Daily Archives: September 11, 2011

Stranger, part 6.

It was nearly two years later when Joe Mitchell met the strange man again. His day went normally enough, a day spent in the office managing his now extremely successful business, followed by a quiet dinner at home with his wife. After dinner she told him the good news, that they were going to have their first child. He was nearly as excited as her, and twice as nervous. But they had decided together that they were ready, and they were both happy. It was just as he prepared to leave, anticipating the congratulations of his rich and powerful friends at his restaurant, that he was surprised by a knock on the door. He opened the door to find a short man, piled with ratty clothing.

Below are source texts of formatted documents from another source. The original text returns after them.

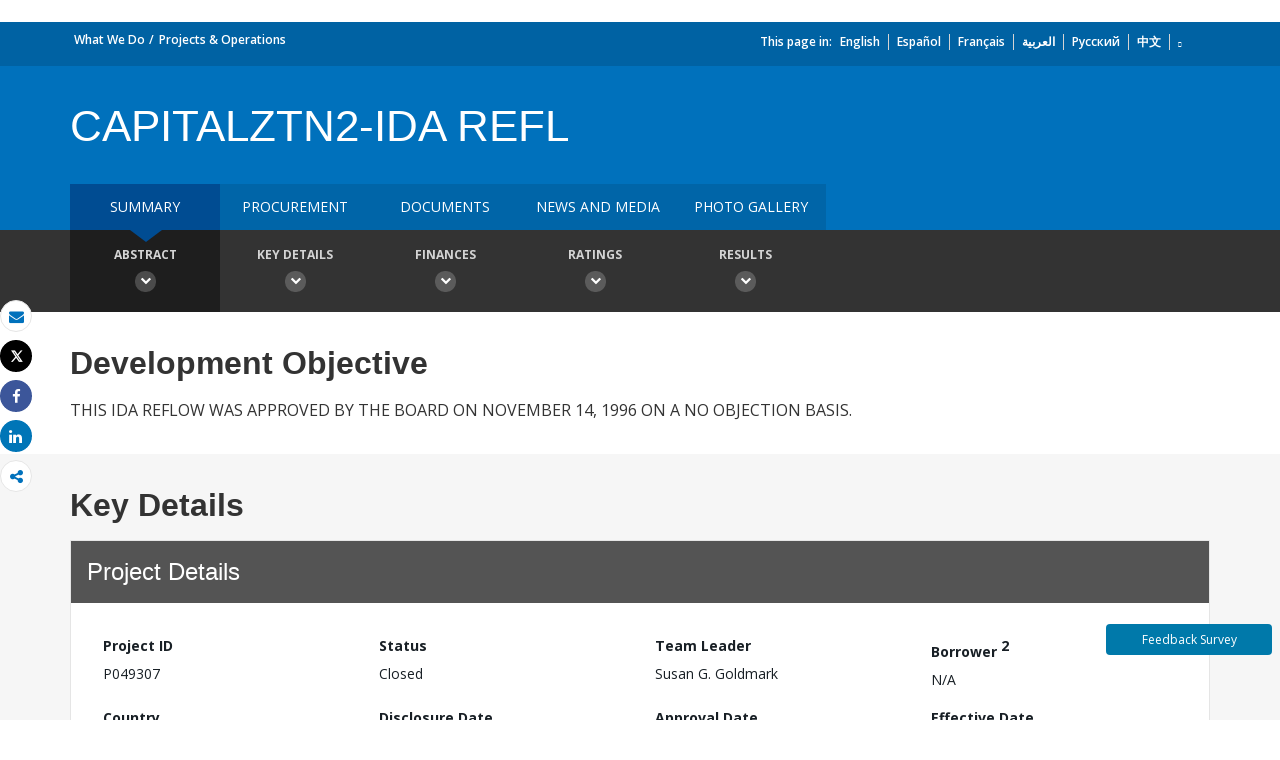

--- FILE ---
content_type: application/xml; charset=utf-8
request_url: https://search.worldbank.org/api/v2/projects?format=xml&fl=project_name,countryshortname&qterm=P049307&apilang=en
body_size: 209
content:
<?xml version="1.0" encoding="UTF-8" standalone="yes"?>
<projects rows="10" os="0" page="1" total="1">
  <project id="P049307">
    <id>P049307</id>
    <project_name>CAPITALZTN2-IDA REFL</project_name>
    <countryshortname>Bolivia</countryshortname>
    <url>https://projects.worldbank.org/en/projects-operations/project-detail/P049307</url>
  </project>
</projects>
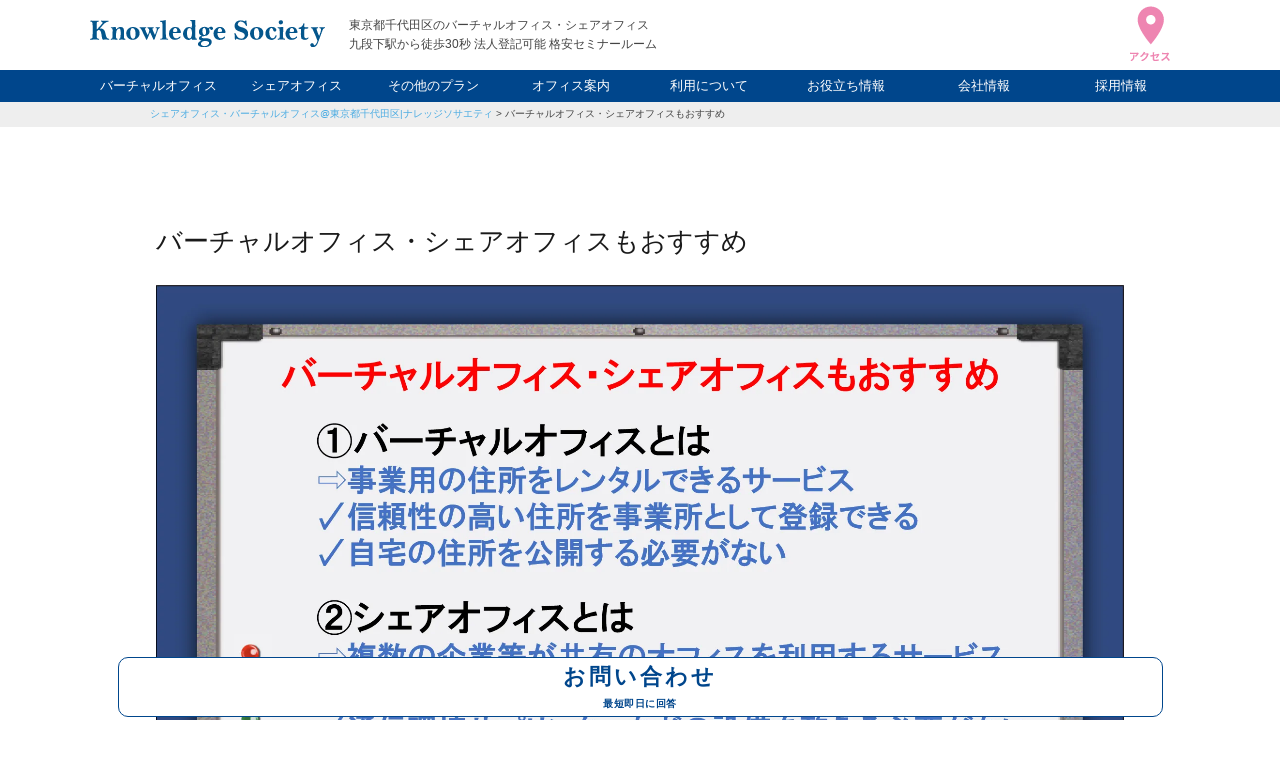

--- FILE ---
content_type: application/javascript
request_url: https://www.k-society.com/wp-content/themes/k-society/js/intersectionObserver.js?ver=2005040300
body_size: -2
content:
// 5%手前での読み込み
const observer = lozad('.lozad', {
  rootMargin: '5%',
});
observer.observe();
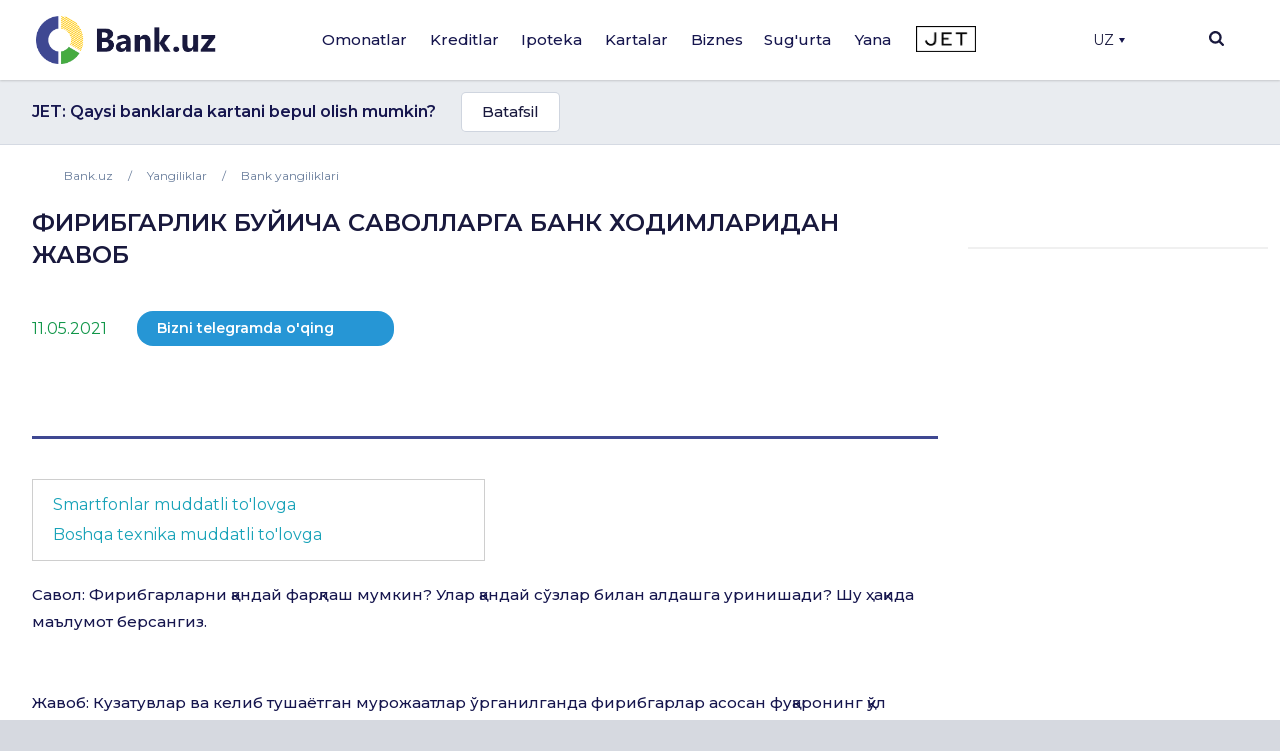

--- FILE ---
content_type: text/html; charset=utf-8
request_url: https://www.google.com/recaptcha/api2/aframe
body_size: 266
content:
<!DOCTYPE HTML><html><head><meta http-equiv="content-type" content="text/html; charset=UTF-8"></head><body><script nonce="tRhj63vmXQwKefYyQgjpDg">/** Anti-fraud and anti-abuse applications only. See google.com/recaptcha */ try{var clients={'sodar':'https://pagead2.googlesyndication.com/pagead/sodar?'};window.addEventListener("message",function(a){try{if(a.source===window.parent){var b=JSON.parse(a.data);var c=clients[b['id']];if(c){var d=document.createElement('img');d.src=c+b['params']+'&rc='+(localStorage.getItem("rc::a")?sessionStorage.getItem("rc::b"):"");window.document.body.appendChild(d);sessionStorage.setItem("rc::e",parseInt(sessionStorage.getItem("rc::e")||0)+1);localStorage.setItem("rc::h",'1768988266416');}}}catch(b){}});window.parent.postMessage("_grecaptcha_ready", "*");}catch(b){}</script></body></html>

He hadn’t, since the night he first met him, given another thought to the little man, and seeing him brought back no particular memory. So it was that Joe greeted him by saying “Yes, what do you want?”

“What do I want?” The little man replied, sounding a mixture of wounded and mocking. “Why, only what I’ve earned. We had a bargain, you and I, struck 500 days ago to the hour. I’ve fulfilled my part” and at this he peered into the house and whistled “oh, quite well indeed. And now I’ve come to claim my favor.”

A dim memory of their first meeting came to Joe, and slight recognition. “My goodness, you’re the guy I talked to that night, when I thought I was finished. Wow, that feels like another life time. So, what, you mean to take credit for everything I’ve accomplished since then? Listen, if you want to waste my time come back when I’m not on my way out to work.”

“Oh ho, of course you wouldn’t believe me, it’s always the way. But the bargain was struck fair, and I held up my end. I’m owed, and the eyes and ears of the city were witness to it. Just for that, I’ll raise my price, it will be the child your wife carries.”

Joe was dumbstruck for a moment. Only for a moment, though, before he yelled curses and threats a chased the small man off into the night. He didn’t trust the man, though, and so he called a friend, introduced by William Pierce himself, in the police department. Officers were sent out, reports filed, and he felt sure that the little man would be picked up and off to prison in no time. Satisfied and unconcerned, he went about his business.